Kiedy byłem w pierwszych klasach podstawówki, raz na kilka miesięcy organizowano nam wyjazdy do oddalonych miejscowości, abyśmy mogli uczestniczyć w kulturze. Mama ubierała mnie w białe koszule, do plecaka pakowała kanapki i napoje, a nauczycielki skrupulatnie liczyły nas, wchodzących do starych autobusów. Do przejechania mieliśmy co najmniej kilkadziesiąt kilometrów. A potem rozsiadaliśmy się w wygodnych fotelach teatrów lub kin. O galeriach sztuk wtedy nawet nie marzyłem. Nie tylko dlatego, że do najbliższych miałem kilkaset kilometrów. Po prostu nie istniały w mojej świadomości. Do muzeum pierwszy raz świadomie poszedłem w liceum, ale dopiero na studiach rozkochałem się w sztukach pięknych.
Właściwie podczas każdej zagranicznej podróży, urlopu, albo podróży po Polsce, staram się zobaczyć przynajmniej jedną wystawę. Dzięki temu o danym miejscu i ludziach w nim żyjących dowiaduję się o wiele więcej niż z przewodników. Konsumowanie sztuki uwrażliwia, ale też rozszerza mentalne horyzonty. Dlatego z wielką uwagą śledzę najnowszy projekt internetowego giganta – Google Cultural Institute. Jest to projekt, który rozpoczął się już 5 lat temu, a jego celem jest umożliwienie uczestnictwa w kulturze ludziom na całym świecie. Cóż, zapewne większość z nas nigdy nie odwiedzi nowojorskiej MoMA, a o wystawach w Australian Museum nawet nie usłyszy. Zresztą, nawet ludzie zajmujący się sztuką nie byliby w stanie bywać wszędzie tam, gdzie jest ona eksponowana. Ale czy przenosząc sztukę do wirtualnego świata w rzeczywistości jej nie redukujemy?
W moim odczuciu odpowiedź na powyższe pytanie jest oczywista. I twierdząca. Jestem zdania, że nawet najlepsza wizualizacja nie zastąpi nam przeżyć, których doświadczamy stojąc na przeciwko obrazów albo dotykając rzeźby. Artyści „mówią” również przez fakturę, wielkość płótna i materiały. Kiedy oglądałem prace Marka Rothko w internecie, nigdy nie robiły na mnie wrażenia. Kiedy stanąłem na przeciwko nich, zrozumiałem zachwyty krytyków sztuki.

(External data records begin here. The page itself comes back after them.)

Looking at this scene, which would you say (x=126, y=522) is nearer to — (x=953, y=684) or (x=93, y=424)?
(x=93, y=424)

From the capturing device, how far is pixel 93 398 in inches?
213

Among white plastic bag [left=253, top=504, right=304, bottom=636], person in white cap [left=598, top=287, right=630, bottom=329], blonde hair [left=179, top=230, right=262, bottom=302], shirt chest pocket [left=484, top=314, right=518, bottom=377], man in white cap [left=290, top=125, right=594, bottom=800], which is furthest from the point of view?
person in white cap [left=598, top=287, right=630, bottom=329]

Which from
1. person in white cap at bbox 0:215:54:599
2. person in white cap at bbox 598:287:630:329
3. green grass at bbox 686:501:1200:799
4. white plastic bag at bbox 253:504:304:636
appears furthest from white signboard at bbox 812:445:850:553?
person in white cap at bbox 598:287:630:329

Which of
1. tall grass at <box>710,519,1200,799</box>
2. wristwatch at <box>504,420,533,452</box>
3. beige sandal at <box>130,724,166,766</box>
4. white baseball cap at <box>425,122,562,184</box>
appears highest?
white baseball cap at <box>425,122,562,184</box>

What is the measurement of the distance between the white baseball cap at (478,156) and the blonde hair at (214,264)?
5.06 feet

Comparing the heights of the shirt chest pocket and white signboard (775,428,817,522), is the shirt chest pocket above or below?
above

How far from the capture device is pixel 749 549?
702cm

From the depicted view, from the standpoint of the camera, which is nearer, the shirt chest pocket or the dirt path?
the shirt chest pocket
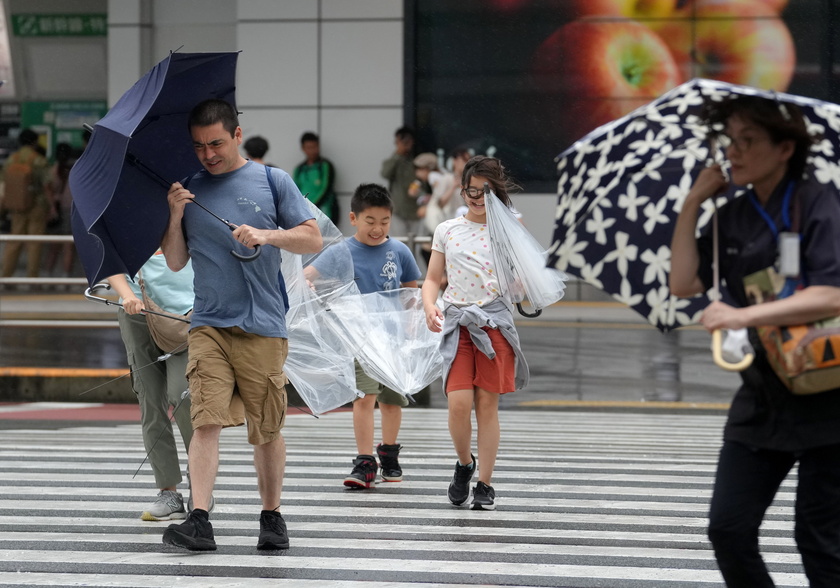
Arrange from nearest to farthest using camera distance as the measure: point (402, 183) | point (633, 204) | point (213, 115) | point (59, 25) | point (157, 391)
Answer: point (633, 204)
point (213, 115)
point (157, 391)
point (402, 183)
point (59, 25)

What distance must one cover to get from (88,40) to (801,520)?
65.4 ft

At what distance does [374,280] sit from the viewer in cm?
846

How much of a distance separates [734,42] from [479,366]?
14.5 meters

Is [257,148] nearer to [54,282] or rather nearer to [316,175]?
[54,282]

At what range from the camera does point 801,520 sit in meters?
4.06

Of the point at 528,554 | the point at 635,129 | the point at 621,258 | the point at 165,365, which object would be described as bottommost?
the point at 528,554

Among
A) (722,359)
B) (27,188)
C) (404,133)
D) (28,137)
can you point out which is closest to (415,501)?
(722,359)

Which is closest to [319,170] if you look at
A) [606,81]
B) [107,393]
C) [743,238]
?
[606,81]

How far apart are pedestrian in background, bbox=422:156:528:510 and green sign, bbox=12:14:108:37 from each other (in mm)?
16016

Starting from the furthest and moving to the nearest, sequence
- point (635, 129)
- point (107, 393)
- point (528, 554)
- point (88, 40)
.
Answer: point (88, 40), point (107, 393), point (528, 554), point (635, 129)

Powyższe nie oznacza oczywiście, że Google Cultural Institute nie ma swojego uzasadnienia. Przeciwnie. Uważam, że jest to coś nie do przecenienia. Bo dzięki temu wielu zostanie skłonionych do tego, żeby postarać się o to, aby usiąść na ławce, którą widzicie na zdjęciu wyżej. Nie pożałują.